▸ Brief 1:
Retype everything from the line containing "Assessing the photograph, how" down to the end of the records, word for word.

# Telling group algebras apart

It's a big, famous, hard problem in operator algebras to determine if the von Neumann algebras $L(F_2)$ and $L(F_3)$ are isomorphic, or not. Here $F_n$ is the free group on n generators and $L(F_n)$ is the weak-operator-topology closure of the group algebra $\mathbb C[F_n]$ acting naturally on the Hilbert space $\ell^2(F_n)$.

I presume it must be known if the algebras $\mathbb C[F_2]$ and $\mathbb C[F_3]$ are isomorphic or not. But from casually asking a few algebraists, I've never had any luck in finding this out (I admit to not working very hard on this!) I'm guessing some (co)homology theories must help...? What about for replacing $\mathbb C$ by a more general ring?

-
How far does K-theory for C*-algebras get you with this sort of problem? Can it distinguish between the reduced group C*-algebras of $F_2$ and $F_3$, for example? – Paul Siegel May 23 '10 at 12:52
@Paul: yes, I think. Can't remember who did the calculation (Pimsner? Voiculescu?) but this is probably covered in the "usual" introductions to K-theory of C*-algebras. Maybe also in Davidson's book? – Yemon Choi May 23 '10 at 13:03
Yes, Pimsner and Voiculescu showed that the $K_1$ group of the reduced C*-algebra of $F_n$ is $\mathbb{Z}^n$ in "K-groups of reduced crossed products by free groups", 1982. It doesn't seem to be in Davidson's C* book, but it follows from Problem 10.11.11 (g) and (h) on page 91 of Blackadar's K-theory book, 2nd ed. – Jonas Meyer May 24 '10 at 2:55

Well, yes. Imagine that you have an algebra $A$ over $\mathbb{C}$ and you want to find out whether it is $\mathbb{C}[F_2]$ or $\mathbb{C}[F_3]$. Pick any one-dimensional $A$-module $M$ and compute $\operatorname{Ext}^1_A(M,M)$. If $A=\mathbb{C}[F_2]$, you'll get a $2$-dimensional vector space over $\mathbb{C}$, while if $A=\mathbb{C}[F_3]$, you'll get a $3$-dimensional vector space.

▸ Brief 2:
Echo back, word for word, everything in the thread on group algebras from "It's a big, famous, hard" down to "Hilbert space $\ell^2(F_n)$.".

▸ Records supplied:

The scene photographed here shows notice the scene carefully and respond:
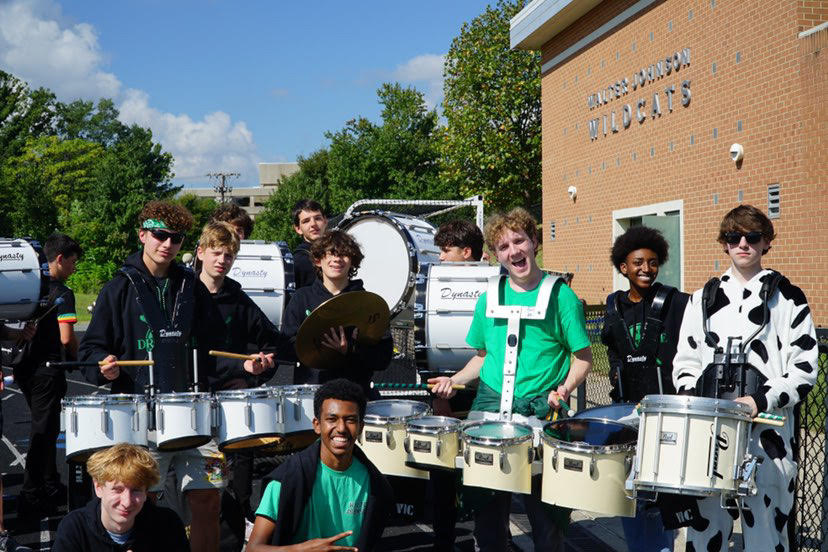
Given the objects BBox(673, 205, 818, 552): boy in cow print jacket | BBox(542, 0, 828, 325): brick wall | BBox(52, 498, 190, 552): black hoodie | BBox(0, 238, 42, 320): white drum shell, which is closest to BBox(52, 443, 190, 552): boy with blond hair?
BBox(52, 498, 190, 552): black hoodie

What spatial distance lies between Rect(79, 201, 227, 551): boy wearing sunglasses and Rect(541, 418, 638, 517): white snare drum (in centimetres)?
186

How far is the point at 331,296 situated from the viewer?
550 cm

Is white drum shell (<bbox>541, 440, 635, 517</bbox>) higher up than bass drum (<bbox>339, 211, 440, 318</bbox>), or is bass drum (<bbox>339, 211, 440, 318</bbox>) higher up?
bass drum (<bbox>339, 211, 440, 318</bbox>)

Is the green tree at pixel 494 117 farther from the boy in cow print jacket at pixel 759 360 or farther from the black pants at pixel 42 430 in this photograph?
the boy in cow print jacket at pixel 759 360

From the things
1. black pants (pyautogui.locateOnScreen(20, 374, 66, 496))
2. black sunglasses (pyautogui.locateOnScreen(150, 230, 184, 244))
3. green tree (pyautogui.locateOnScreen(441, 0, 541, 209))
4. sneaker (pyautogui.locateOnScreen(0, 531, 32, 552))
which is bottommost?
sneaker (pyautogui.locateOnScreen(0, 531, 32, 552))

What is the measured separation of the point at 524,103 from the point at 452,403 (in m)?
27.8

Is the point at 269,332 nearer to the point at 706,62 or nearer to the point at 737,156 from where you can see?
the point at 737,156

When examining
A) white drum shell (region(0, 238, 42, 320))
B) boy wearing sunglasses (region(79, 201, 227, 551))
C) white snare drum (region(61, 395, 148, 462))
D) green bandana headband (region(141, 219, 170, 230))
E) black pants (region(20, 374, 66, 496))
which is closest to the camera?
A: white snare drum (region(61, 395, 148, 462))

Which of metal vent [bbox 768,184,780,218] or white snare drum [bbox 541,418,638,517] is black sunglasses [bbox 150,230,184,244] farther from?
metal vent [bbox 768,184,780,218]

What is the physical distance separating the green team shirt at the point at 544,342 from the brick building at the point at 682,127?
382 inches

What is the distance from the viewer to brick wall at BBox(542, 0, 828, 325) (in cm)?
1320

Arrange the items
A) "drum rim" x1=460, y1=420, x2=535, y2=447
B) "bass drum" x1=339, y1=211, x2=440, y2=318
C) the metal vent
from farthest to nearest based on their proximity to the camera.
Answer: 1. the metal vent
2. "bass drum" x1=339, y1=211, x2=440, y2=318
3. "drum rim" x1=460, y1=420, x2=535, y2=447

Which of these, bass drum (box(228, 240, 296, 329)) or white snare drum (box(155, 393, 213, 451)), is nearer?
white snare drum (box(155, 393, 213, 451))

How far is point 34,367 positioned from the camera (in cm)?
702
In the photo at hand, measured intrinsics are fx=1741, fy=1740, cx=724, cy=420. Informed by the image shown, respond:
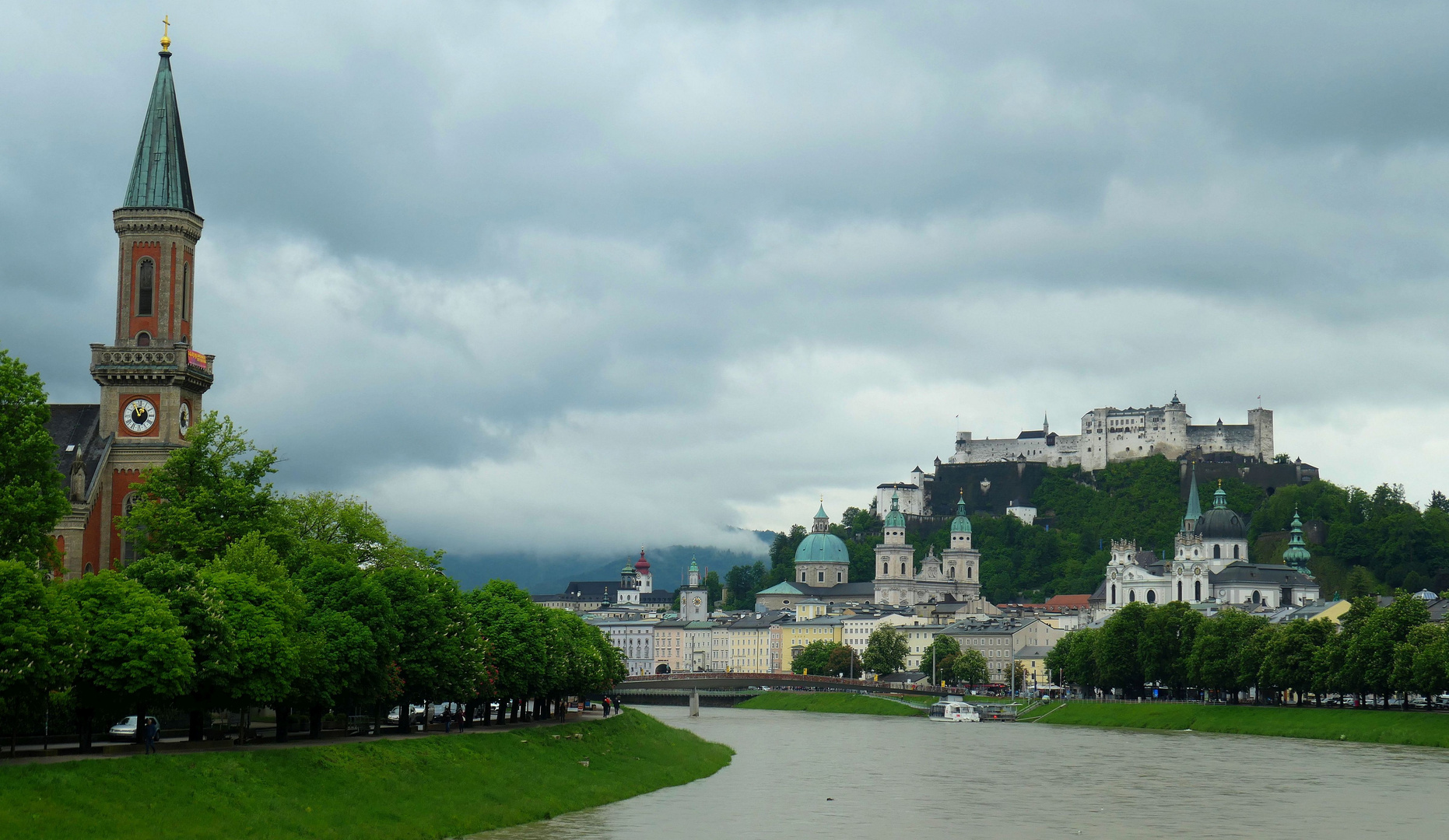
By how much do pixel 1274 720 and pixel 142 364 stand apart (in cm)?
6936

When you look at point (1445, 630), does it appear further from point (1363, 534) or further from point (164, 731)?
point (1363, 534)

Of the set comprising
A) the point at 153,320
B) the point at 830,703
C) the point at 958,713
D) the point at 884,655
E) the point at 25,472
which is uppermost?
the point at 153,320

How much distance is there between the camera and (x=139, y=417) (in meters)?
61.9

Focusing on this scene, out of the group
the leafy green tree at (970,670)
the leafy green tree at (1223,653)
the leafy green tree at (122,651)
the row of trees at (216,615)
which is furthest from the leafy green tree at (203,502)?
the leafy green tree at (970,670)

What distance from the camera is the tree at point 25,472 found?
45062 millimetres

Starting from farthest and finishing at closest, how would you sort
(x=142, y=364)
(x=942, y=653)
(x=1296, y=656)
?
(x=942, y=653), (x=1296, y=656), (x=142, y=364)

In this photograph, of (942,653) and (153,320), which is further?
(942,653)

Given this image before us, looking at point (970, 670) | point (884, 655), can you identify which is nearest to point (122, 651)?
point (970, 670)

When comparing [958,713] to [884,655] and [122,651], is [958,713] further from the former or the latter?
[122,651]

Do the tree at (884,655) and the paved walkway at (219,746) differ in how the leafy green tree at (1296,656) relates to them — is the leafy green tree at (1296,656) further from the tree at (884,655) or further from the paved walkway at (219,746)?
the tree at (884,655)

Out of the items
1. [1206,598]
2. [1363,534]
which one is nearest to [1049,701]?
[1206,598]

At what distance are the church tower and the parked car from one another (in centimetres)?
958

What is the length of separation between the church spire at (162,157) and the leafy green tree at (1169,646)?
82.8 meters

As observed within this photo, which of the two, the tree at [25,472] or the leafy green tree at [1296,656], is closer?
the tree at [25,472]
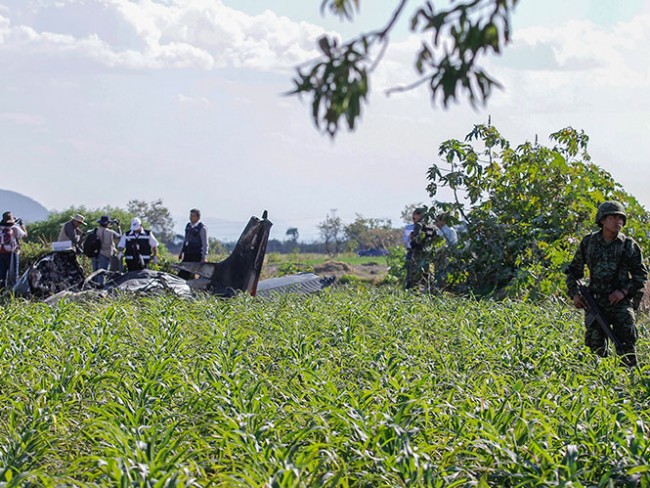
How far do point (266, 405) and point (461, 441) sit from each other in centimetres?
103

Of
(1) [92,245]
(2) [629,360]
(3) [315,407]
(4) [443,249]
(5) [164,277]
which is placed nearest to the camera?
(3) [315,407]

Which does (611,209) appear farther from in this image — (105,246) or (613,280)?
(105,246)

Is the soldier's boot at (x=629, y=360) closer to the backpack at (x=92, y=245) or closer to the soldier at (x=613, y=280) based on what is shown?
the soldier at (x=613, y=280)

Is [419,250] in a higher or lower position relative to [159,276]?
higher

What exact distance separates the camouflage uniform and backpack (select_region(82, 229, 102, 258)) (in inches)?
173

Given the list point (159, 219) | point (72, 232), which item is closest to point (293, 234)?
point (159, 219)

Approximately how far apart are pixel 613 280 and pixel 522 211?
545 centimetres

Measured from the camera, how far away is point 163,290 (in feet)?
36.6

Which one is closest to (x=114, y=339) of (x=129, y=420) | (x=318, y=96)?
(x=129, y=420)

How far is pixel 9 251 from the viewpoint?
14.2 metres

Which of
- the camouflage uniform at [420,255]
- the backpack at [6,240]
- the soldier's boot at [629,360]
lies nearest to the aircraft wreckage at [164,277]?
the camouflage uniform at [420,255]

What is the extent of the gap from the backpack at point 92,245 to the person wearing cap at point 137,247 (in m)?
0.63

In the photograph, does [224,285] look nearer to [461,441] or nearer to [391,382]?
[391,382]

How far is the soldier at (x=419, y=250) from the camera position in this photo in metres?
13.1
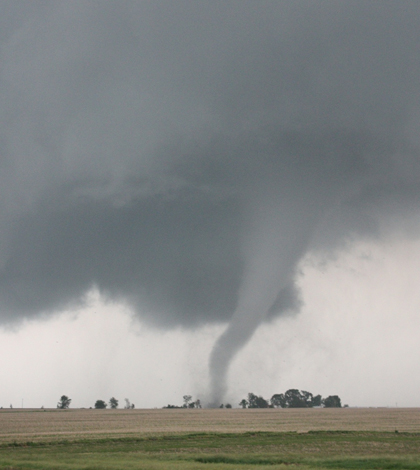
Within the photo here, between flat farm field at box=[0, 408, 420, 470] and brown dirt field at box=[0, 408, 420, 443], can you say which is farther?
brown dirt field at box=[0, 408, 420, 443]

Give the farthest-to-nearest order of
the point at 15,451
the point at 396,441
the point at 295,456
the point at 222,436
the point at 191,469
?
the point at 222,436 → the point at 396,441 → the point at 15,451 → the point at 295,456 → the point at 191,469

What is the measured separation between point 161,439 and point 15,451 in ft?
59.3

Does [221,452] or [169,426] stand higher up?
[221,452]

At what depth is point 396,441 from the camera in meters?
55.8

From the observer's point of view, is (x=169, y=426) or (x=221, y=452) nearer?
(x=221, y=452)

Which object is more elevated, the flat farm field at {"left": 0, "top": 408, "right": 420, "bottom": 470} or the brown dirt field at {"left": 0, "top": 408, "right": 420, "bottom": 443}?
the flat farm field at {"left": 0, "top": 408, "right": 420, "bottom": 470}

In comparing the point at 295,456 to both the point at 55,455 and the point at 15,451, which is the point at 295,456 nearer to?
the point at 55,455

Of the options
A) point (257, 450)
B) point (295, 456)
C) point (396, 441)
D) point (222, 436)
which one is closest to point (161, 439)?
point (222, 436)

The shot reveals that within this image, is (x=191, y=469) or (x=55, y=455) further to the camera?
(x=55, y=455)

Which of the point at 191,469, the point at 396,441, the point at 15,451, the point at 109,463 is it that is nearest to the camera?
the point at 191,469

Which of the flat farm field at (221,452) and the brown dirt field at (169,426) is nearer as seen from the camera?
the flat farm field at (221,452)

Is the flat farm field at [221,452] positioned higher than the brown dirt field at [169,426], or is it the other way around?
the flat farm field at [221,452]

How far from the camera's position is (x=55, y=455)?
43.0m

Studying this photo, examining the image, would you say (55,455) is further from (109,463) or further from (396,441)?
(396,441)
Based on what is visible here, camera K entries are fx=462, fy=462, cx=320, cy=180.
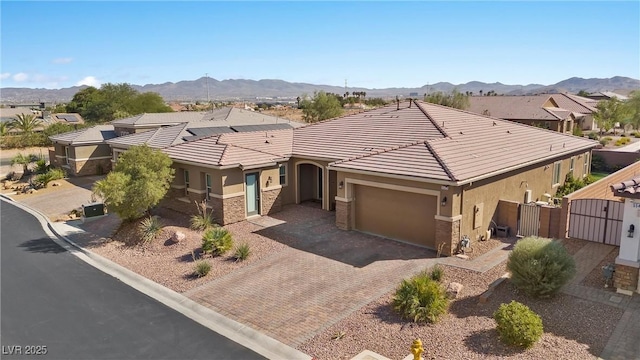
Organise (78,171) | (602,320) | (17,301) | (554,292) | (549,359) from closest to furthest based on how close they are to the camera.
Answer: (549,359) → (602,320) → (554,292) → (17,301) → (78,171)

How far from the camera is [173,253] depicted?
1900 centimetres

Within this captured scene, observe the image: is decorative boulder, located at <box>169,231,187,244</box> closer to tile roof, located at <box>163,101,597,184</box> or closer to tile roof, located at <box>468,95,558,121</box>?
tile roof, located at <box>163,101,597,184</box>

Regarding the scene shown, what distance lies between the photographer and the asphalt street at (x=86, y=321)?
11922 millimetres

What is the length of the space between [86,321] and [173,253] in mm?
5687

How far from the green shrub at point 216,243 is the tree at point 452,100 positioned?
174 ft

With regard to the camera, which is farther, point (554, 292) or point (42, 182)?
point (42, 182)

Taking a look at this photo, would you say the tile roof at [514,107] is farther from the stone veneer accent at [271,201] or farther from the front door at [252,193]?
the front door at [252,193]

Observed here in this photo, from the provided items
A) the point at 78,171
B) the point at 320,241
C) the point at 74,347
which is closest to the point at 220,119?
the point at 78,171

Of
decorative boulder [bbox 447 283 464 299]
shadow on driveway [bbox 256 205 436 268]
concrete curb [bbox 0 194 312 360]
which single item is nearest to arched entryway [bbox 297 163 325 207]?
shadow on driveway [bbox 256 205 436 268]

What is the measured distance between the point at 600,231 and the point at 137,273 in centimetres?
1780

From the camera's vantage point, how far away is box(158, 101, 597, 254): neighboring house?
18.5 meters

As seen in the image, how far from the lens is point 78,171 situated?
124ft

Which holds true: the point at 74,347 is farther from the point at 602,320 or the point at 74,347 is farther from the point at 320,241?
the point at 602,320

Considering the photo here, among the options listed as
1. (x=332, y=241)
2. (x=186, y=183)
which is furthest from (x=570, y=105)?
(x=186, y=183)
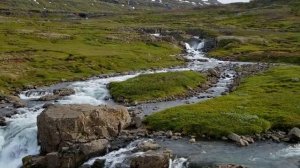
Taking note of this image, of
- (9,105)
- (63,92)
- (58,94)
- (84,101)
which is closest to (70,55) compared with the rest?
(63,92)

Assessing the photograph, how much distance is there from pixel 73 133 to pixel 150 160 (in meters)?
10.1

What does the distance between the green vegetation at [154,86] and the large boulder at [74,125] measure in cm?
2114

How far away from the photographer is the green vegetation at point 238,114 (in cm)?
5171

▸ Correct result 1:
Assessing the photograph, how much distance is there from pixel 73 133 to pixel 150 160 (in meters)?
10.1

What does the distance between the green vegetation at [154,86] and the large boulder at [74,125] measure in cm?
2114

How far away from the photographer is the green vegetation at point 238,114 (in cm)?
5171

▸ Correct result 2:
It's a big, famous, hard problem in operator algebras to determine if the von Neumann algebras $L(F_2)$ and $L(F_3)$ are isomorphic, or not. Here $F_n$ is the free group on n generators and $L(F_n)$ is the weak-operator-topology closure of the group algebra $\mathbb C[F_n]$ acting naturally on the Hilbert space $\ell^2(F_n)$.